### Bagian Dokumen
+ + + + + + +

Malaka.. Mau Laka.. Mal Akan!.. Mau Lama-Lama
Kalap
Tabe ba ita bot hotu-hotu, mak hau kneter
no k’taek, hodi itakan neon no laran, dale manas tan ita kan rai. Hau horan,
ita hotu-hotu hadomi ba moris iha rai Belu, rai moris fatin itakan hotu
Be, ba orans ne’e, tan ema bot mak kaer
ukun rai, iha Kabupaten Belu, iha
Provinsi NTT to’o Jakarta Ba…Bodik Ita nia Rai, Ina susun Ama Kole Rai
Belu, Ita dale manas, to’o kole, balu to’o di’uk (perdua!), be hanoin diak-diak, Lia kotu tan Rai
Malaka, ita la hamas to’o hahi tian…be to’o wain hira? Lia mak bele halo ita Laka..

+ + + + + + +

### Data
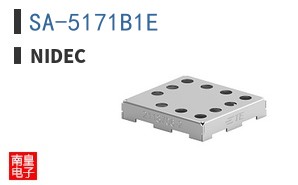 SA-5171B1E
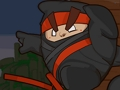 Spiel Frühlings-Ninja 2  Online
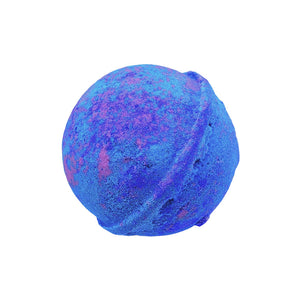 Bath Bomb - Birthday Cake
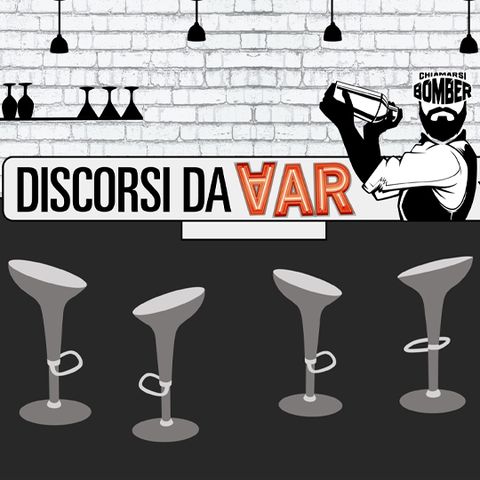 Discorsi Da Var - 200203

+ + + + + + +

### Tugas
Tuliskan semua nama tempat yang muncul dalam teks tentang Malaka. Cukup pakai teksnya saja, daftarnya tidak usah dipakai.

### Jawaban
Malaka, Belu (Kabupaten Belu), Provinsi NTT, Jakarta